Every entry that follows is to be duplicated exactly.
◆ ◆ ◆ ◆
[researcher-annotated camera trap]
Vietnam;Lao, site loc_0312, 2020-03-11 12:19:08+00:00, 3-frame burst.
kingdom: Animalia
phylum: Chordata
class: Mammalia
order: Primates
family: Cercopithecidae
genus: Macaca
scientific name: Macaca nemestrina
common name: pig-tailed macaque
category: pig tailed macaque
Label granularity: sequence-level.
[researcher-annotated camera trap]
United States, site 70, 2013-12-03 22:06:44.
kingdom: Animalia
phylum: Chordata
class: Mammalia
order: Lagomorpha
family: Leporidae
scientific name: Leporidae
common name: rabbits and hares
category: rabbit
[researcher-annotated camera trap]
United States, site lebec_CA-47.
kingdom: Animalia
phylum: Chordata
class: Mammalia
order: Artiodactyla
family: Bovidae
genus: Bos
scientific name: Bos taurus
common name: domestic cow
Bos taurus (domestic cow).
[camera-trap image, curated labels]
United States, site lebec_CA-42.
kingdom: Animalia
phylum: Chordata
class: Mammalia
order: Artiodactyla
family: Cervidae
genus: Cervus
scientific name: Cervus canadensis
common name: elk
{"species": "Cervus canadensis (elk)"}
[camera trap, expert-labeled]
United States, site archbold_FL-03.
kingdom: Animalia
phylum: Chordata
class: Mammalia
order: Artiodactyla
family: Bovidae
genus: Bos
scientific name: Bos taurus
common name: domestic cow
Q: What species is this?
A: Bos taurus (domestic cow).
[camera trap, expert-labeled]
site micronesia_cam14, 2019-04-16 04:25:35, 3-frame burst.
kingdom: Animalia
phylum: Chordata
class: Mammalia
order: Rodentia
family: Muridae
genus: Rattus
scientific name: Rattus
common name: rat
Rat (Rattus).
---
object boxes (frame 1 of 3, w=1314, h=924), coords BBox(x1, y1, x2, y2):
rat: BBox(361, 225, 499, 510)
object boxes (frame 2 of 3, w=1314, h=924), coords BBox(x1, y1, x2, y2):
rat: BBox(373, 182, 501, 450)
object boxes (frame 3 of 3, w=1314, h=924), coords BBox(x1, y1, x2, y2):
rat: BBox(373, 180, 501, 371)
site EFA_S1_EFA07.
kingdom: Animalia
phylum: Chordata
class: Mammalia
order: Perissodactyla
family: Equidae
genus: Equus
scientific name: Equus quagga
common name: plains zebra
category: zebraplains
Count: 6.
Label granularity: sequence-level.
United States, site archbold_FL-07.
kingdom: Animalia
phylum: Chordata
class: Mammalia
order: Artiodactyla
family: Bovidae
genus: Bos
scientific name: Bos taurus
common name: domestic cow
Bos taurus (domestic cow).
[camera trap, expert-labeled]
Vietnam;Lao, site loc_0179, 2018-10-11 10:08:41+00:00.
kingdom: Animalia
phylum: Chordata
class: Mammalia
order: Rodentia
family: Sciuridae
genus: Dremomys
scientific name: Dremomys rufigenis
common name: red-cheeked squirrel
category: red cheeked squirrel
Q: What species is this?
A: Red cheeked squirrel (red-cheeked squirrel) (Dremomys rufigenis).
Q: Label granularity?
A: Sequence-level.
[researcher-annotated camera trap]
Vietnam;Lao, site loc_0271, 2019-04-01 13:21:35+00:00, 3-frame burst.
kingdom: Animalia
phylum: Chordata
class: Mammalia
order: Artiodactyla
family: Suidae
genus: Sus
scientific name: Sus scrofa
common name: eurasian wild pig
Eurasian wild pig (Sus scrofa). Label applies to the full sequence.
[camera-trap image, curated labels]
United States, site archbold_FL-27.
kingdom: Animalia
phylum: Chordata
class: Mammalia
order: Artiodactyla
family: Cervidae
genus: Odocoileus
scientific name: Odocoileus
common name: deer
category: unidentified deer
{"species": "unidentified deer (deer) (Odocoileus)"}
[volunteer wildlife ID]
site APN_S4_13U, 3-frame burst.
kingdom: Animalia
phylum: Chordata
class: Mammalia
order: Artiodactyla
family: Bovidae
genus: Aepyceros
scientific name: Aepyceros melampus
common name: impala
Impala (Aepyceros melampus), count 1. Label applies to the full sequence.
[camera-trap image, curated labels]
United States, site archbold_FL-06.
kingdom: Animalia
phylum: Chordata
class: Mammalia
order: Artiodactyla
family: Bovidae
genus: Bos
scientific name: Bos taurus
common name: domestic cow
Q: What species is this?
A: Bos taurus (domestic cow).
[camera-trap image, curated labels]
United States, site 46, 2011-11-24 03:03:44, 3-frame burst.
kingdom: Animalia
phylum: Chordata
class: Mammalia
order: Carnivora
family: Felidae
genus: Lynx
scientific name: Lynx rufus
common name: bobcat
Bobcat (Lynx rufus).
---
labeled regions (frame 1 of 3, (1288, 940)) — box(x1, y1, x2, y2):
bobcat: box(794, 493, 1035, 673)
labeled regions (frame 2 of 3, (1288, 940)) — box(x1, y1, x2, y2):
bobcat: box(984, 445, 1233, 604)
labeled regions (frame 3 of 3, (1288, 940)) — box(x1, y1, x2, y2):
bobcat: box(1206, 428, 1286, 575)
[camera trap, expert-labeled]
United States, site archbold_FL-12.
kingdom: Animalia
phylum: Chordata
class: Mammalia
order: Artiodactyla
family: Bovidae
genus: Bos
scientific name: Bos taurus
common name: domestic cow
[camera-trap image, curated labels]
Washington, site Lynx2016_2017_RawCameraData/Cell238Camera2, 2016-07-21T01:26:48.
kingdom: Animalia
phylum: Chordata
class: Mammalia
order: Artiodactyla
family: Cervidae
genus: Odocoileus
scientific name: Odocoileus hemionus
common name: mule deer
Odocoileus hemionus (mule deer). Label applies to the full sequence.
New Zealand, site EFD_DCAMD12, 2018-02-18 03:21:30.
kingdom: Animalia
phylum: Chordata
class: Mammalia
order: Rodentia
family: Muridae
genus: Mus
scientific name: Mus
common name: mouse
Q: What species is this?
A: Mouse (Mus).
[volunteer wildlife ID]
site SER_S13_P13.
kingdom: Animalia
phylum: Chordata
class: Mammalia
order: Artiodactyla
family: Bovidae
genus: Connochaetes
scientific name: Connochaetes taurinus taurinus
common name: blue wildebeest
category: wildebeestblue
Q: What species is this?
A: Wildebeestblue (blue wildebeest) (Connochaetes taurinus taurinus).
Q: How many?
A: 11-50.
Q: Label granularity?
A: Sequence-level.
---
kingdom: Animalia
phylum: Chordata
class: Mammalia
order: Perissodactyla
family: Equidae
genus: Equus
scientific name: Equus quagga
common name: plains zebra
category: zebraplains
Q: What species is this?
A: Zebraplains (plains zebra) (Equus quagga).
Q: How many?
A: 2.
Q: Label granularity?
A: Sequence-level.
◆ ◆ ◆ ◆
(Answer section):
[researcher-annotated camera trap]
Vietnam;Lao, site loc_0312, 2020-03-11 12:19:08+00:00, 3-frame burst.
kingdom: Animalia
phylum: Chordata
class: Mammalia
order: Primates
family: Cercopithecidae
genus: Macaca
scientific name: Macaca nemestrina
common name: pig-tailed macaque
category: pig tailed macaque
Label granularity: sequence-level.
[researcher-annotated camera trap]
United States, site 70, 2013-12-03 22:06:44.
kingdom: Animalia
phylum: Chordata
class: Mammalia
order: Lagomorpha
family: Leporidae
scientific name: Leporidae
common name: rabbits and hares
category: rabbit
[researcher-annotated camera trap]
United States, site lebec_CA-47.
kingdom: Animalia
phylum: Chordata
class: Mammalia
order: Artiodactyla
family: Bovidae
genus: Bos
scientific name: Bos taurus
common name: domestic cow
Bos taurus (domestic cow).
[camera-trap image, curated labels]
United States, site lebec_CA-42.
kingdom: Animalia
phylum: Chordata
class: Mammalia
order: Artiodactyla
family: Cervidae
genus: Cervus
scientific name: Cervus canadensis
common name: elk
{"species": "Cervus canadensis (elk)"}
[camera trap, expert-labeled]
United States, site archbold_FL-03.
kingdom: Animalia
phylum: Chordata
class: Mammalia
order: Artiodactyla
family: Bovidae
genus: Bos
scientific name: Bos taurus
common name: domestic cow
Q: What species is this?
A: Bos taurus (domestic cow).
[camera trap, expert-labeled]
site micronesia_cam14, 2019-04-16 04:25:35, 3-frame burst.
kingdom: Animalia
phylum: Chordata
class: Mammalia
order: Rodentia
family: Muridae
genus: Rattus
scientific name: Rattus
common name: rat
Rat (Rattus).
---
object boxes (frame 1 of 3, w=1314, h=924), coords BBox(x1, y1, x2, y2):
rat: BBox(361, 225, 499, 510)
object boxes (frame 2 of 3, w=1314, h=924), coords BBox(x1, y1, x2, y2):
rat: BBox(373, 182, 501, 450)
object boxes (frame 3 of 3, w=1314, h=924), coords BBox(x1, y1, x2, y2):
rat: BBox(373, 180, 501, 371)
site EFA_S1_EFA07.
kingdom: Animalia
phylum: Chordata
class: Mammalia
order: Perissodactyla
family: Equidae
genus: Equus
scientific name: Equus quagga
common name: plains zebra
category: zebraplains
Count: 6.
Label granularity: sequence-level.
United States, site archbold_FL-07.
kingdom: Animalia
phylum: Chordata
class: Mammalia
order: Artiodactyla
family: Bovidae
genus: Bos
scientific name: Bos taurus
common name: domestic cow
Bos taurus (domestic cow).
[camera trap, expert-labeled]
Vietnam;Lao, site loc_0179, 2018-10-11 10:08:41+00:00.
kingdom: Animalia
phylum: Chordata
class: Mammalia
order: Rodentia
family: Sciuridae
genus: Dremomys
scientific name: Dremomys rufigenis
common name: red-cheeked squirrel
category: red cheeked squirrel
Q: What species is this?
A: Red cheeked squirrel (red-cheeked squirrel) (Dremomys rufigenis).
Q: Label granularity?
A: Sequence-level.
[researcher-annotated camera trap]
Vietnam;Lao, site loc_0271, 2019-04-01 13:21:35+00:00, 3-frame burst.
kingdom: Animalia
phylum: Chordata
class: Mammalia
order: Artiodactyla
family: Suidae
genus: Sus
scientific name: Sus scrofa
common name: eurasian wild pig
Eurasian wild pig (Sus scrofa). Label applies to the full sequence.
[camera-trap image, curated labels]
United States, site archbold_FL-27.
kingdom: Animalia
phylum: Chordata
class: Mammalia
order: Artiodactyla
family: Cervidae
genus: Odocoileus
scientific name: Odocoileus
common name: deer
category: unidentified deer
{"species": "unidentified deer (deer) (Odocoileus)"}
[volunteer wildlife ID]
site APN_S4_13U, 3-frame burst.
kingdom: Animalia
phylum: Chordata
class: Mammalia
order: Artiodactyla
family: Bovidae
genus: Aepyceros
scientific name: Aepyceros melampus
common name: impala
Impala (Aepyceros melampus), count 1. Label applies to the full sequence.
[camera-trap image, curated labels]
United States, site archbold_FL-06.
kingdom: Animalia
phylum: Chordata
class: Mammalia
order: Artiodactyla
family: Bovidae
genus: Bos
scientific name: Bos taurus
common name: domestic cow
Q: What species is this?
A: Bos taurus (domestic cow).
[camera-trap image, curated labels]
United States, site 46, 2011-11-24 03:03:44, 3-frame burst.
kingdom: Animalia
phylum: Chordata
class: Mammalia
order: Carnivora
family: Felidae
genus: Lynx
scientific name: Lynx rufus
common name: bobcat
Bobcat (Lynx rufus).
---
labeled regions (frame 1 of 3, (1288, 940)) — box(x1, y1, x2, y2):
bobcat: box(794, 493, 1035, 673)
labeled regions (frame 2 of 3, (1288, 940)) — box(x1, y1, x2, y2):
bobcat: box(984, 445, 1233, 604)
labeled regions (frame 3 of 3, (1288, 940)) — box(x1, y1, x2, y2):
bobcat: box(1206, 428, 1286, 575)
[camera trap, expert-labeled]
United States, site archbold_FL-12.
kingdom: Animalia
phylum: Chordata
class: Mammalia
order: Artiodactyla
family: Bovidae
genus: Bos
scientific name: Bos taurus
common name: domestic cow
[camera-trap image, curated labels]
Washington, site Lynx2016_2017_RawCameraData/Cell238Camera2, 2016-07-21T01:26:48.
kingdom: Animalia
phylum: Chordata
class: Mammalia
order: Artiodactyla
family: Cervidae
genus: Odocoileus
scientific name: Odocoileus hemionus
common name: mule deer
Odocoileus hemionus (mule deer). Label applies to the full sequence.
New Zealand, site EFD_DCAMD12, 2018-02-18 03:21:30.
kingdom: Animalia
phylum: Chordata
class: Mammalia
order: Rodentia
family: Muridae
genus: Mus
scientific name: Mus
common name: mouse
Q: What species is this?
A: Mouse (Mus).
[volunteer wildlife ID]
site SER_S13_P13.
kingdom: Animalia
phylum: Chordata
class: Mammalia
order: Artiodactyla
family: Bovidae
genus: Connochaetes
scientific name: Connochaetes taurinus taurinus
common name: blue wildebeest
category: wildebeestblue
Q: What species is this?
A: Wildebeestblue (blue wildebeest) (Connochaetes taurinus taurinus).
Q: How many?
A: 11-50.
Q: Label granularity?
A: Sequence-level.
---
kingdom: Animalia
phylum: Chordata
class: Mammalia
order: Perissodactyla
family: Equidae
genus: Equus
scientific name: Equus quagga
common name: plains zebra
category: zebraplains
Q: What species is this?
A: Zebraplains (plains zebra) (Equus quagga).
Q: How many?
A: 2.
Q: Label granularity?
A: Sequence-level.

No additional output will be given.